A guidebook not a GPS; Global HR both demands, and rewards, readers’ engagement. Peter Reilly and Tony Williams acknowledge the messiness of large global organisations without avoiding or simplifying the human resources challenges of the international business environment. The book is however tightly written (302 pages) and well structured so the reader does not get lost.

The introduction and conclusion are very useful in setting the book’s scope and highlighting the key points made in the text. Each of the remaining chapters follows the same pattern with the issue identified and considered based on the author’s research before challenges and success factors are discussed.

The balance of theory and practice is reassuring as it demonstrates the authors’ research and the academic and practical bases for their discussion. Peter Reilly’s global HR experience was as an HR manger with Shell working in the UK and internationally. He is now Director of Consultancy at the Institute for Employment Studies.
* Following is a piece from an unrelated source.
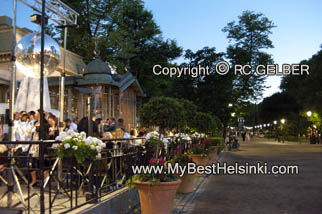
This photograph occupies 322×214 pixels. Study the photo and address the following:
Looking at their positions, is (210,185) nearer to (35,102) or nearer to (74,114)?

Tony Williams is the Director of HR, global banking & markets at the Royal Bank of Scotland Group. This is their third co-authored book.

Covering ground which includes whether HR can, and indeed should, add value to organisations, issues of culture, diversity, employer brand, talent management, HR governance and a global service delivery model, Peter Reilly and Tony Williams give examples from a range of industries and geographic locations. These provide useful insights. Occasionally the positioning of boxed examples is confusing. I also found the use of acronyms a distraction from the authors’ otherwise clear style.

Peter Reilly and Tony Williams identify their target audience as practitioners of organisations with (or moving to have) multi-national operations. However, because of its scope and clarity this book is worthy of a wider audience with a timely reminder to senior managers of the strategic role that HR can usefully play to ensure business success. The authors’ enumeration of the real and significant challenges facing the global HR function and the breadth of their vision means this book will also be valuable to students and less experienced practitioners of HR and business more broadly.

Global HR is likely to highlight areas for more consideration within readers’ organisations, whether they are global or more local yet operating in an increasingly international environment.